More mosaic art by Marlo Bartels--this is Emmy Plaza, outside the Academy of Television Arts and Sciences on Lankershim Blvd in North Hollywood.
The Emmy folks have been here since 1991. Jan Scott, production designer and winner of 11 Emmys herself, is given credit for the grand design of Emmy Plaza, which features a fountain and 27-foot-tall statue of the Emmy Award (hidden by trees in this photo, from Marlo Bartels' blog).
Interestingly, the 1991 Los Angeles Times piece about the TV Academy's opening says it's an 18 foot statue. Maybe it is and the fountain that serves as a pedestal adds another 7 feet?
But none of that has aught to do with Marlo Bartel's work.
Mr. Bartels' contribution to this public plaza--sometimes called Emmy Plaza, or Academy Plaza, or Hall of Fame Plaza--is two 50-foot undulating mosaic statues and seven cubes, all covered with mosaic tiles. The undulating mosaic statues are benches, a form that to this artist allows for endless innovation.
I wasn't able to find any pictures of the cubes, but they are of cracked tile like the meandering long benches that twine between eucalyptus trees.
In the Hall of Fame section of the plaza, busts and statues of iconic TV stars dot the plaza as well. Here's one of Bill Cosby that shows the mosaic bench right next to it.
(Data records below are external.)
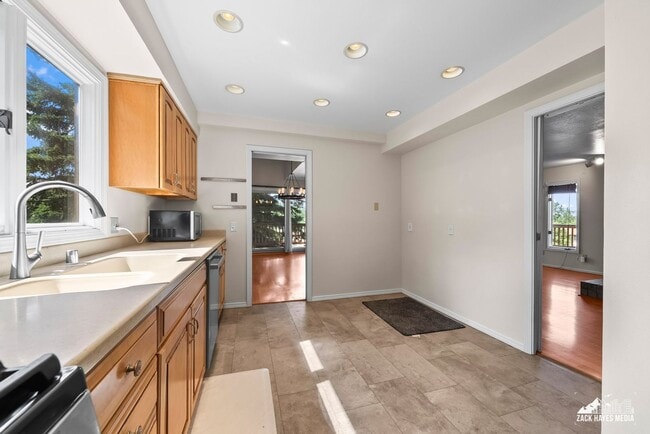 Building Photo - Towne East Single Family Home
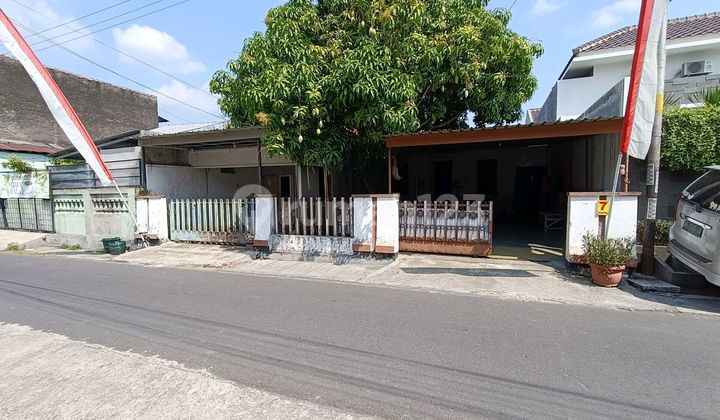 Rumah Hitung Tanah Di Sumber Banjarsari Dekat Jalan Raya Solo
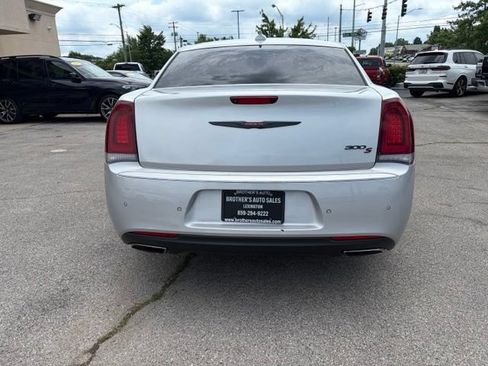 Used 2021 Chrysler 300 S RWD image 6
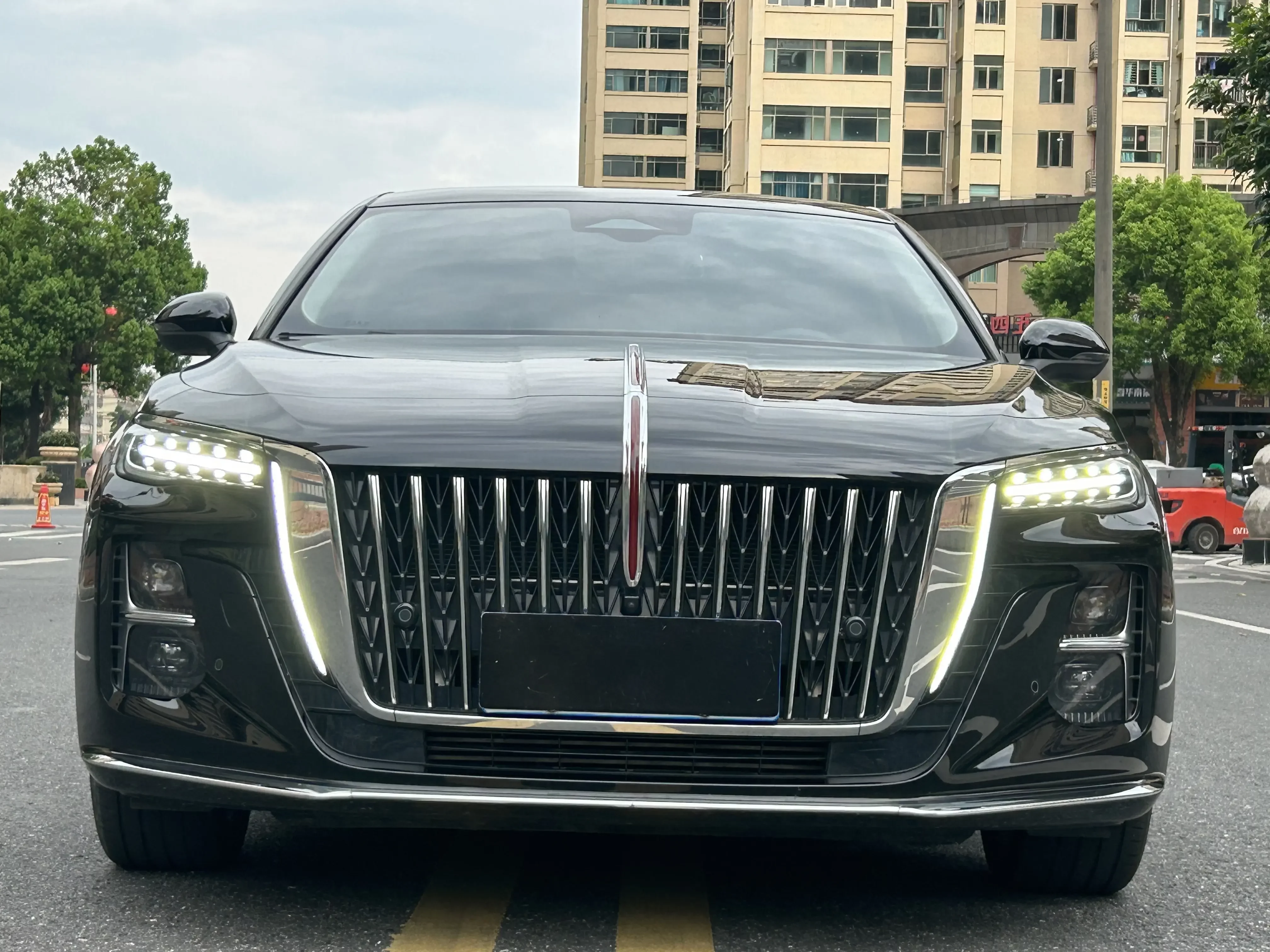 Hongqi H5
This last photo and the one above are from the Public Art in LA website, a great source for photos of the individual star bronzes. Those are worth looking at--there's Dinah Shore, Red Skelton, Jackie Gleason, Lucy & Desi, Mary Tyler Moore & Dick van Dyke, Tim Conway, Walt Disney, Johnny Carson, Walter Cronkite, and many more.
The Academy has a detailed and complex history outlined on its site, which only makes me grateful that this post is about the mosaics outside, and not the politics within.